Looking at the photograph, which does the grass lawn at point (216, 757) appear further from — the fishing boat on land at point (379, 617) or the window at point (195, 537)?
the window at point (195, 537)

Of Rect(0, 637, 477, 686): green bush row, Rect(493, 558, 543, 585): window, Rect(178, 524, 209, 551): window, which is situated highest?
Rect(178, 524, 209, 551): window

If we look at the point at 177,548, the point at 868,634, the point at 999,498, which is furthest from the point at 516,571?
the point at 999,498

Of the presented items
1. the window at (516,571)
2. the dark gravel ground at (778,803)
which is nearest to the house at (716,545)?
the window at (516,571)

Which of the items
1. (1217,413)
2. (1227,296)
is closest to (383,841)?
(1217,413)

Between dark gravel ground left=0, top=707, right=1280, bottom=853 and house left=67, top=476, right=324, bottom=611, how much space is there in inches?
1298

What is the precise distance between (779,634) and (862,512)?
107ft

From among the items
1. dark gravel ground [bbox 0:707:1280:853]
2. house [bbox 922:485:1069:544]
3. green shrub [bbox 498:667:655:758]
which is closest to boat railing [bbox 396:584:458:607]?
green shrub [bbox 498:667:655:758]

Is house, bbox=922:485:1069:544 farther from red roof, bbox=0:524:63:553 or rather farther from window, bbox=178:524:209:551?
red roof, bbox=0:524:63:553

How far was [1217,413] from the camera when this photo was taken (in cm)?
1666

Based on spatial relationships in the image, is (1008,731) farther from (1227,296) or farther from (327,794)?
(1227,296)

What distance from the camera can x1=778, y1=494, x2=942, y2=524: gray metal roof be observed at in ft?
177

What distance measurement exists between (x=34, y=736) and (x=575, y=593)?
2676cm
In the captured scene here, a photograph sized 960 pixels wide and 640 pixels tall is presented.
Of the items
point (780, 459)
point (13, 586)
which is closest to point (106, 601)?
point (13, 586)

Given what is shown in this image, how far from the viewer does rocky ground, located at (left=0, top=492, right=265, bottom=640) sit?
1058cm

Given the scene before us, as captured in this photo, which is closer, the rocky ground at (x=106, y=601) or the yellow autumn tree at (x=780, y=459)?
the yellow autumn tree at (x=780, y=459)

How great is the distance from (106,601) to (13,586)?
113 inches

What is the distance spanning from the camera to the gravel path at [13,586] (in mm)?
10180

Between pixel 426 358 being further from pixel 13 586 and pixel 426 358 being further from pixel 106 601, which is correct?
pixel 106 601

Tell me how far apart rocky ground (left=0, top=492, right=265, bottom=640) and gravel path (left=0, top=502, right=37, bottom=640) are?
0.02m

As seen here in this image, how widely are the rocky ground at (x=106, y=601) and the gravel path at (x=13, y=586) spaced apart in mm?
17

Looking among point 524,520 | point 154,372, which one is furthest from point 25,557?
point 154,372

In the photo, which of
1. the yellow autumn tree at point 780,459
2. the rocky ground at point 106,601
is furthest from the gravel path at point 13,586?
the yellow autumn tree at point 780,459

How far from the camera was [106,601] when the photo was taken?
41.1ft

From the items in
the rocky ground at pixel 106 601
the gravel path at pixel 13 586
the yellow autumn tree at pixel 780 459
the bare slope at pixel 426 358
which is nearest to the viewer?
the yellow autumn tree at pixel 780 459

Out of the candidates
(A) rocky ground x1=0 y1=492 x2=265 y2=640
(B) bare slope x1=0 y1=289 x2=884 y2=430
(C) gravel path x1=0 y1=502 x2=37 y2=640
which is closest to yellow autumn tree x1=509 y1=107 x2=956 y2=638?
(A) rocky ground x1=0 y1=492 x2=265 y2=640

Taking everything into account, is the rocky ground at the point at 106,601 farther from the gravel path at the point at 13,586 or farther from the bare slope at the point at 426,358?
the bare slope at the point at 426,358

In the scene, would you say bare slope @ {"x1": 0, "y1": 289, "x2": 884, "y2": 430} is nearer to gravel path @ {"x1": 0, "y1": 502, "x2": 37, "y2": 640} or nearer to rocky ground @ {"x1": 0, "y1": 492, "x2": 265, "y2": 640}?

----

▶ [Set exercise] Every record should be given again exactly.

▶ [Reply]
Looking at the photograph, which does the grass lawn at point (216, 757) appear further from — the fishing boat on land at point (379, 617) or the window at point (195, 537)?
the window at point (195, 537)

Of Rect(0, 637, 477, 686): green bush row, Rect(493, 558, 543, 585): window, Rect(178, 524, 209, 551): window, which is situated highest?
Rect(178, 524, 209, 551): window

If we look at the point at 177,548, the point at 868,634, the point at 999,498, which is furthest from the point at 516,571?
the point at 999,498

Of the presented items
1. the window at (516,571)
2. the dark gravel ground at (778,803)
which is nearest to the house at (716,545)?
the window at (516,571)

Which of the items
1. (1217,413)
2. (1227,296)
is closest to (383,841)?
(1217,413)

Between dark gravel ground left=0, top=707, right=1280, bottom=853 and house left=67, top=476, right=324, bottom=611, how much space is there in inches?
1298

What is the precise distance between (779,634) and (862,512)?
107ft

From among the items
1. dark gravel ground [bbox 0:707:1280:853]
2. house [bbox 922:485:1069:544]
3. green shrub [bbox 498:667:655:758]
which is closest to boat railing [bbox 396:584:458:607]?
green shrub [bbox 498:667:655:758]

Is house, bbox=922:485:1069:544 farther from red roof, bbox=0:524:63:553 or rather farther from window, bbox=178:524:209:551?
red roof, bbox=0:524:63:553

How far was [1217,413] from the camera when this photo was taken (in cm)?
1666

Based on spatial relationships in the image, is (1008,731) farther from (1227,296) or farther from (327,794)?
(1227,296)

What distance from the camera can x1=778, y1=494, x2=942, y2=524: gray metal roof be observed at in ft?
177

What distance measurement exists between (x=34, y=736) and (x=575, y=593)?
2676cm
In the captured scene here, a photograph sized 960 pixels wide and 640 pixels tall is presented.
Of the items
point (780, 459)
point (13, 586)
which is closest to point (106, 601)?
point (13, 586)

Given what is shown in this image, how far from the viewer does rocky ground, located at (left=0, top=492, right=265, bottom=640) sit?
1058cm

Given the scene before us, as captured in this photo, which is closer, the rocky ground at (x=106, y=601) or the yellow autumn tree at (x=780, y=459)?
the yellow autumn tree at (x=780, y=459)

How great is the distance from (106,601) to (13,586)?
113 inches

What is the distance spanning from the camera to the gravel path at [13,586] (in mm)?
10180

Between pixel 426 358 being further from pixel 13 586 and pixel 426 358 being further from pixel 106 601, which is correct?
pixel 106 601

Tell me how far apart rocky ground (left=0, top=492, right=265, bottom=640) and gravel path (left=0, top=502, right=37, bottom=640) are?
0.02m

As seen here in this image, how widely are the rocky ground at (x=106, y=601) and the gravel path at (x=13, y=586) spaced apart in mm?
17

Looking among point 524,520 | point 154,372, which one is furthest from point 25,557?
point 154,372

In the photo, which of
1. the yellow autumn tree at point 780,459
2. the rocky ground at point 106,601
is furthest from the gravel path at point 13,586?
the yellow autumn tree at point 780,459

How far from the camera was [106,601] when the photo was taken?
41.1ft

From the items in
the rocky ground at pixel 106 601
the gravel path at pixel 13 586
the yellow autumn tree at pixel 780 459
the bare slope at pixel 426 358
which is nearest to the viewer?
the yellow autumn tree at pixel 780 459

Out of the candidates
(A) rocky ground x1=0 y1=492 x2=265 y2=640
(B) bare slope x1=0 y1=289 x2=884 y2=430
(C) gravel path x1=0 y1=502 x2=37 y2=640
which is closest to yellow autumn tree x1=509 y1=107 x2=956 y2=638?
(A) rocky ground x1=0 y1=492 x2=265 y2=640

Taking everything into account, is the rocky ground at the point at 106,601 farther from the gravel path at the point at 13,586 or farther from the bare slope at the point at 426,358?
the bare slope at the point at 426,358

In the scene, would you say bare slope @ {"x1": 0, "y1": 289, "x2": 884, "y2": 430} is nearer to gravel path @ {"x1": 0, "y1": 502, "x2": 37, "y2": 640} or nearer to rocky ground @ {"x1": 0, "y1": 492, "x2": 265, "y2": 640}?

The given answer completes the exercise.